Two Chinese scholars presented opposing views on China’s territorial claim on the South China Sea (SCS) in a public lecture at the UP Asian Center.
“Between Assertiveness and Self-Restraint: Understanding China’s South China Sea Policy” had Dr. Zhou Fangyin and Dr. Chen Hanxi of the Guangdong University of Foreign Studies (GDUFS) presenting their analysis on the topic based mainly on China’s foreign policy agenda and national or core interests.
Opposing views. Zhou, professor and director of the Center for China’s Regional Strategies, Guangdong Institute for International Strategies of GDUFS said based on China’s decision not to establish an air defense identification zone (ADIZ) in the SCS and the non-mention of the disputes in some official statements and documents, the territorial claim on SCS is not among China’s top foreign policy agenda or national interest.
“While China established an ADIZ in the East China Sea on Nov. 23, 2013, it has been very cautious about establishing an ADIZ in the SCS. Claims of increasing Chinese assertiveness cannot explain these seemingly paradoxical behaviors,” Zhou said. East China Sea is on the east of China and south of Japan. It is where the Diaoyu islands are located and ownership is being contested by China and Japan.
Zhou also cited the proceedings of two top-level diplomatic work conferences held by the Chinese government in successive years: the Diplomacy Work Conference on Oct. 24-25, 2013 and the Central Conference on Work Relating to Foreign Affairs on Nov. 28-29, 2014.
“It is worth noting that SCS is not mentioned in the public documents that emerged from the two conferences, suggesting that these disputes are not at the top of China’s foreign policy agenda. In July 2014, China also halted operations of the Haiyang Shiyou 981 drilling platforms in the SCS, even though in Beijing’s view the operations were taking place in waters not under dispute,” he added.
Meanwhile, Chen, an International Relations professor from the same institute, pointed out that in a White Paper issued by the Information Office of the State Council in September 2011, China’s core interests included “state sovereignty, national security, territorial integrity and national reunification, China’s political system established by the Constitution and overall social stability, and the basic safeguards ensuring sustainable economic and social development.”

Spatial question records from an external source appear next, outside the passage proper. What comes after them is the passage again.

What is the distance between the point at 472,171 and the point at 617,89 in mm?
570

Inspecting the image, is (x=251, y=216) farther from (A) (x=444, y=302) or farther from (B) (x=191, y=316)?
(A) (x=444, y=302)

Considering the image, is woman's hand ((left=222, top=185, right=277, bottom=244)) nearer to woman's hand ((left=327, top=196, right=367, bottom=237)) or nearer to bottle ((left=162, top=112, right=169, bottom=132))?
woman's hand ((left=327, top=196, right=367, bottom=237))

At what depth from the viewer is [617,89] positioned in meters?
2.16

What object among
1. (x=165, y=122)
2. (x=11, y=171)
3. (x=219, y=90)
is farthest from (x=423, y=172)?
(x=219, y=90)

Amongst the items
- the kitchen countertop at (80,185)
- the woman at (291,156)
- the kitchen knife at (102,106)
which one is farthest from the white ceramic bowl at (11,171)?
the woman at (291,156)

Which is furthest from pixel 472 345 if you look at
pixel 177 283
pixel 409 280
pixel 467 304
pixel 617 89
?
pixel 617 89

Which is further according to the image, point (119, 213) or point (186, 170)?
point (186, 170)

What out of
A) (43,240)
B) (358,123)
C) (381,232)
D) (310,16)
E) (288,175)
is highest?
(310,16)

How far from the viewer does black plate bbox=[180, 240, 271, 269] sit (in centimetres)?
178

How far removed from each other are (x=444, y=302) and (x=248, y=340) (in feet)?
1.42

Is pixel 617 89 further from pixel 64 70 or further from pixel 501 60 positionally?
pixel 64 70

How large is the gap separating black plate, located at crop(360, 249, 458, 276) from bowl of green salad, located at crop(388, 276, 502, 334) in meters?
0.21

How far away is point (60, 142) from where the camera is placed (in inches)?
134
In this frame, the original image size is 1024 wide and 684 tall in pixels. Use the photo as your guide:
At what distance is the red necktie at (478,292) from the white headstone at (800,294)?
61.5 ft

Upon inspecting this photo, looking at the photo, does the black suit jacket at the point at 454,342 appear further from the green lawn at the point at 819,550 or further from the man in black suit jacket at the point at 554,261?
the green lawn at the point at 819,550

Chen further said the SCS has been articulated as part of China’s core interests by government officials, scholars and a state-run newspaper. The latest statement, Chen said, was in July 2016 when “shortly after the SCS arbitration, Adm. Wu Shengli, Commander of the People’s Liberation Army (PLA) Navy, told the United States Chief of Naval Operations Adm. John Richardson that SCS is China’s core interest and would continue with its island building campaign in the SCS.”
Foreign policy. China is meticulously adopting changes in its foreign policy depending on actions of other claimant countries on the SCS debacle and the stability of the region based on the development of the issue – from ‘keeping a low profile’ to its stance of ‘striving for achievement.’ These are also “learning experiences for China since its action on the SCS can affect its other diplomatic goals and interests in other spheres,” Zhou said.
China is equally exercising restraint and assertiveness seen in the situation in the SCS. “While conflicts happened at many parts of the world, no military conflict occurred in the SCS, even though it has been a hot spot for many years,” Zhou said.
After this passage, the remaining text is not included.